= TASK DETAILS =
Where a line of the records contains the word "Outline", show that line.

= Saved data entries =
◇ ◇ ◇ ◇

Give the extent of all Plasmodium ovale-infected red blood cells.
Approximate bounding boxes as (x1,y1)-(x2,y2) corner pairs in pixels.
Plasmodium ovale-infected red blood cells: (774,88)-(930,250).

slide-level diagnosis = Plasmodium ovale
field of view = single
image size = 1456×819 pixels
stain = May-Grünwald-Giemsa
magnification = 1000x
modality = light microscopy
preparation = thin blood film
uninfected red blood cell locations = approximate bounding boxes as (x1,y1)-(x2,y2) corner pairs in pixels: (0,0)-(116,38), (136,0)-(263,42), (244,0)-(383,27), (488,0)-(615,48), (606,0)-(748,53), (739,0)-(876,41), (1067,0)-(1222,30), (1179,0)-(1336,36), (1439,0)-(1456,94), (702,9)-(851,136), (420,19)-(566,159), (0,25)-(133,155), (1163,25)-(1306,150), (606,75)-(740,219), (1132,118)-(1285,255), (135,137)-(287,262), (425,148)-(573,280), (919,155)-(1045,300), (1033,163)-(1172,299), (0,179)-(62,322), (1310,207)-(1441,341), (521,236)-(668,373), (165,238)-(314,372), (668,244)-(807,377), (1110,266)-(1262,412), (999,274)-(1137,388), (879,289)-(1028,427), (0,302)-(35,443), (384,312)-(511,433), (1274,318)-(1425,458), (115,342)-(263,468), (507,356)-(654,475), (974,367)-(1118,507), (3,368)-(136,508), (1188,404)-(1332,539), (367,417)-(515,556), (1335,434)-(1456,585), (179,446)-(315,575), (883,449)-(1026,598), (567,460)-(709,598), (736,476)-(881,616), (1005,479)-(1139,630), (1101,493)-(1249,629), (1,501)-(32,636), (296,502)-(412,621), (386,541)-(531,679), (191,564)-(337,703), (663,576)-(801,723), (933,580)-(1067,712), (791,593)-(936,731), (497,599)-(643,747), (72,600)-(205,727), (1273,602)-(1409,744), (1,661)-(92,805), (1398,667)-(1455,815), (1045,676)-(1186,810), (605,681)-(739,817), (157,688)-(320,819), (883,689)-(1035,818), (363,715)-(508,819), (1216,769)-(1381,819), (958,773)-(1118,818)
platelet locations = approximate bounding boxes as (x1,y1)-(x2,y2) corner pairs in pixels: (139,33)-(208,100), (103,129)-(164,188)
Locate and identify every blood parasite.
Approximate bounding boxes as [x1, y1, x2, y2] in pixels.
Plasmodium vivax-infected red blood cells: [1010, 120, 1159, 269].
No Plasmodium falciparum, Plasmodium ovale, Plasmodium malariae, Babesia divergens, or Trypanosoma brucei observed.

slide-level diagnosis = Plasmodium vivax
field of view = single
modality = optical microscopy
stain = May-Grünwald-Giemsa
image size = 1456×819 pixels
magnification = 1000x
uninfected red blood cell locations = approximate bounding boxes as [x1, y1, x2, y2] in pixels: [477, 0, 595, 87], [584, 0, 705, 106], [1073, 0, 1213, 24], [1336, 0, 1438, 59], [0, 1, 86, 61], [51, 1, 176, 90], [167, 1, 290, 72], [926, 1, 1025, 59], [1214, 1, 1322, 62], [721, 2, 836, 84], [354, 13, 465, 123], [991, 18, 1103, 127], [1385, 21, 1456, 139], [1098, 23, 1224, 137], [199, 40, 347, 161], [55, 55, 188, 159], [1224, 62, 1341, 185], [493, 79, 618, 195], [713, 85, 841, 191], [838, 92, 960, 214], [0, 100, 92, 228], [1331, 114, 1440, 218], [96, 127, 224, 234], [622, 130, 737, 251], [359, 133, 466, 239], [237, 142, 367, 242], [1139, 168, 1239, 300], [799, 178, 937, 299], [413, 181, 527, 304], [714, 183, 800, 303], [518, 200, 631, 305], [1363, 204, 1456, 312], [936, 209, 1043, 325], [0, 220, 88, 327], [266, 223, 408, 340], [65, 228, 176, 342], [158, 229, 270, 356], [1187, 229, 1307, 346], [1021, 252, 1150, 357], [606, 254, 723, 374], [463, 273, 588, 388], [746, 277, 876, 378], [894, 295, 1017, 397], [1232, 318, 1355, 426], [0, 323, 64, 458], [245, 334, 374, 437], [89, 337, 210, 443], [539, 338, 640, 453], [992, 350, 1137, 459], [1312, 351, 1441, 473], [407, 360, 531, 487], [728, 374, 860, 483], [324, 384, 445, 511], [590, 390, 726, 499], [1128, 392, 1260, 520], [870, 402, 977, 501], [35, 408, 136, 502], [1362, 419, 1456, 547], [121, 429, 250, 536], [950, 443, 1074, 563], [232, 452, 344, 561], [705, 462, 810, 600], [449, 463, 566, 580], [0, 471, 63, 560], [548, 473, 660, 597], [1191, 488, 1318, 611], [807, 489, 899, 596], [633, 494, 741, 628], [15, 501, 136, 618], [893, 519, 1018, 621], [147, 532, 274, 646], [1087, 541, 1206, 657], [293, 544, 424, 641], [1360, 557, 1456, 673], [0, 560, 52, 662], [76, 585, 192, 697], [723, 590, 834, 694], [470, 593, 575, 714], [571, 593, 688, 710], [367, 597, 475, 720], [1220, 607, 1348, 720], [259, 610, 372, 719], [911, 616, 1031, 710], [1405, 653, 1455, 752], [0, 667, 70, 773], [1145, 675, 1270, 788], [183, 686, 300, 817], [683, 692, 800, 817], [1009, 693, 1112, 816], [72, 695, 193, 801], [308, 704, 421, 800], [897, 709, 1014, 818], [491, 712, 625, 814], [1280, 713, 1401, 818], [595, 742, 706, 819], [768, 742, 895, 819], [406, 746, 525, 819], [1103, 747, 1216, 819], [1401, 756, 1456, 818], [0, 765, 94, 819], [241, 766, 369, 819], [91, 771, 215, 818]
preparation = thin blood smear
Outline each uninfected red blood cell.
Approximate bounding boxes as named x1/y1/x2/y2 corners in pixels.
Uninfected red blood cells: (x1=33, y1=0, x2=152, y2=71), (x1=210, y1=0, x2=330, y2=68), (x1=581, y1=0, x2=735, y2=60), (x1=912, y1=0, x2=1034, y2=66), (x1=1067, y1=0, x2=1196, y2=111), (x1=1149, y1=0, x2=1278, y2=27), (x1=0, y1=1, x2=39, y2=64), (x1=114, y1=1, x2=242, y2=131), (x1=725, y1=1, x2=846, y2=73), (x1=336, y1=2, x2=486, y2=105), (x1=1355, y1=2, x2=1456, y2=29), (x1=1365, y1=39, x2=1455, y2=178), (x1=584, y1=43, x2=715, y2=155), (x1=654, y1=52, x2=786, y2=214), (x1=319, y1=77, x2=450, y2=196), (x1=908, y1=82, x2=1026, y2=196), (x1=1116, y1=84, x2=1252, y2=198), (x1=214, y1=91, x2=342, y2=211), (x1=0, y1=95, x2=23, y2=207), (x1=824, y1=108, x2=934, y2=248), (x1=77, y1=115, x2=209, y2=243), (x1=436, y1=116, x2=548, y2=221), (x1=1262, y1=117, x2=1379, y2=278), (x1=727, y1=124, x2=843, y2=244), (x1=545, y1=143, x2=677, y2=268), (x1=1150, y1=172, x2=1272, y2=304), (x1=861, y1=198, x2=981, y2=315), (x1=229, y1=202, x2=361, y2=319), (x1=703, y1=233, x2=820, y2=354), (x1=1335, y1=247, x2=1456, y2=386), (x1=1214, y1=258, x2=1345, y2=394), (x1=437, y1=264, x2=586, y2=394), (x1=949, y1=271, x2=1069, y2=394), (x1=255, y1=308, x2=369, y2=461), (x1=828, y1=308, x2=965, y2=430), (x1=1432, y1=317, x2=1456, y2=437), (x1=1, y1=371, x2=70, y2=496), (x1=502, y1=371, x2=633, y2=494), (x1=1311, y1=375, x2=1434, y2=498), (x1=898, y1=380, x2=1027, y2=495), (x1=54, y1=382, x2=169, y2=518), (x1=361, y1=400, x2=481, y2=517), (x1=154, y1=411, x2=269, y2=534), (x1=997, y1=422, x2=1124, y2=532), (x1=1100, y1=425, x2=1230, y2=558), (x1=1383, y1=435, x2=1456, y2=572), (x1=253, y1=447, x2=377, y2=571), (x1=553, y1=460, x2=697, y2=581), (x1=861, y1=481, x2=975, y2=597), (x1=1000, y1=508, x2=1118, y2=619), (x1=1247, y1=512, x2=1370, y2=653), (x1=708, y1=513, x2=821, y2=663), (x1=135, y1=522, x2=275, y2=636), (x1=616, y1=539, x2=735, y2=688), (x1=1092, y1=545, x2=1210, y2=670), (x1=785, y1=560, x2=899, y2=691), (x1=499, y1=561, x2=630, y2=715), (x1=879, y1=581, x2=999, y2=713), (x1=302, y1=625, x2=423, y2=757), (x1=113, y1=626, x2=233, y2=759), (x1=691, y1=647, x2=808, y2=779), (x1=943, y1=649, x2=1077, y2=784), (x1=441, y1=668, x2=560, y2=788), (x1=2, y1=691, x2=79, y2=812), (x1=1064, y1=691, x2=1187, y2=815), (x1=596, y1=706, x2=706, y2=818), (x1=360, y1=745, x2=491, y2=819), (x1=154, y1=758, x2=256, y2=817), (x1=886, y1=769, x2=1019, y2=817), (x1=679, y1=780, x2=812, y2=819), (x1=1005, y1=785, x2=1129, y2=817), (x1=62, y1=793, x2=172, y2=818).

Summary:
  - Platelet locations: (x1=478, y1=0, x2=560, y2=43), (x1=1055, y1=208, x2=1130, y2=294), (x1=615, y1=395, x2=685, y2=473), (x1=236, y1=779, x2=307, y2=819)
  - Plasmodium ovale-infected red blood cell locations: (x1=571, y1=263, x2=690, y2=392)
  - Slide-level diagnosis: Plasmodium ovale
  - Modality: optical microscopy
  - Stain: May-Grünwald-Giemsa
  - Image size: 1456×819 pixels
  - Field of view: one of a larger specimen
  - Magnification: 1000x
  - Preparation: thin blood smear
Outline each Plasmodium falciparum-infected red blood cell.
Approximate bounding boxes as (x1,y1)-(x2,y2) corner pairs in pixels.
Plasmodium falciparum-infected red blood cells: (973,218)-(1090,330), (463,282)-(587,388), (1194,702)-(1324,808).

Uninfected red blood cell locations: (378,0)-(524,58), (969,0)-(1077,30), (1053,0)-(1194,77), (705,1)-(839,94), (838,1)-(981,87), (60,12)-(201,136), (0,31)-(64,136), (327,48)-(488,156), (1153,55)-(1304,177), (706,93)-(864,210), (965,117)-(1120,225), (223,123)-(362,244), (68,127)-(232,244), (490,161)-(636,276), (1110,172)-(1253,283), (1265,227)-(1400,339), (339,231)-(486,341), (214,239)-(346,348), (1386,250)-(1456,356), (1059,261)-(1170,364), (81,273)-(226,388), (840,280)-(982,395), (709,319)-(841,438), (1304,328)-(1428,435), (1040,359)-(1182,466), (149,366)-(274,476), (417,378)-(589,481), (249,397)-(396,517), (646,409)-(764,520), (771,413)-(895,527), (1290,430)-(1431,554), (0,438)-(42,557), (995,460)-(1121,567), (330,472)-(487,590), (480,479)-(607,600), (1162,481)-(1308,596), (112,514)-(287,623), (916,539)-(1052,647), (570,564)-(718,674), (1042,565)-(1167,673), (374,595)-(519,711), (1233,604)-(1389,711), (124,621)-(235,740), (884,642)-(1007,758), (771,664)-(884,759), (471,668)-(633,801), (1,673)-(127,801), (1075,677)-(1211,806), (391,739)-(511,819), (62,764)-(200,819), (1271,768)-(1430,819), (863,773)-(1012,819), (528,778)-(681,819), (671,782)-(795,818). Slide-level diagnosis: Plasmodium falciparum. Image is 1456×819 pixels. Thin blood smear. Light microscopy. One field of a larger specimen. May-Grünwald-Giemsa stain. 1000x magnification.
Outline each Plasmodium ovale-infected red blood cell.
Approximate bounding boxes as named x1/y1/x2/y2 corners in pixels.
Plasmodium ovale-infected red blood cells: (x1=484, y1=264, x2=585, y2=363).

◇ ◇ ◇ ◇

= EXPECTED OUTPUT =
Outline each uninfected red blood cell.
Outline each Plasmodium falciparum-infected red blood cell.
Outline each Plasmodium ovale-infected red blood cell.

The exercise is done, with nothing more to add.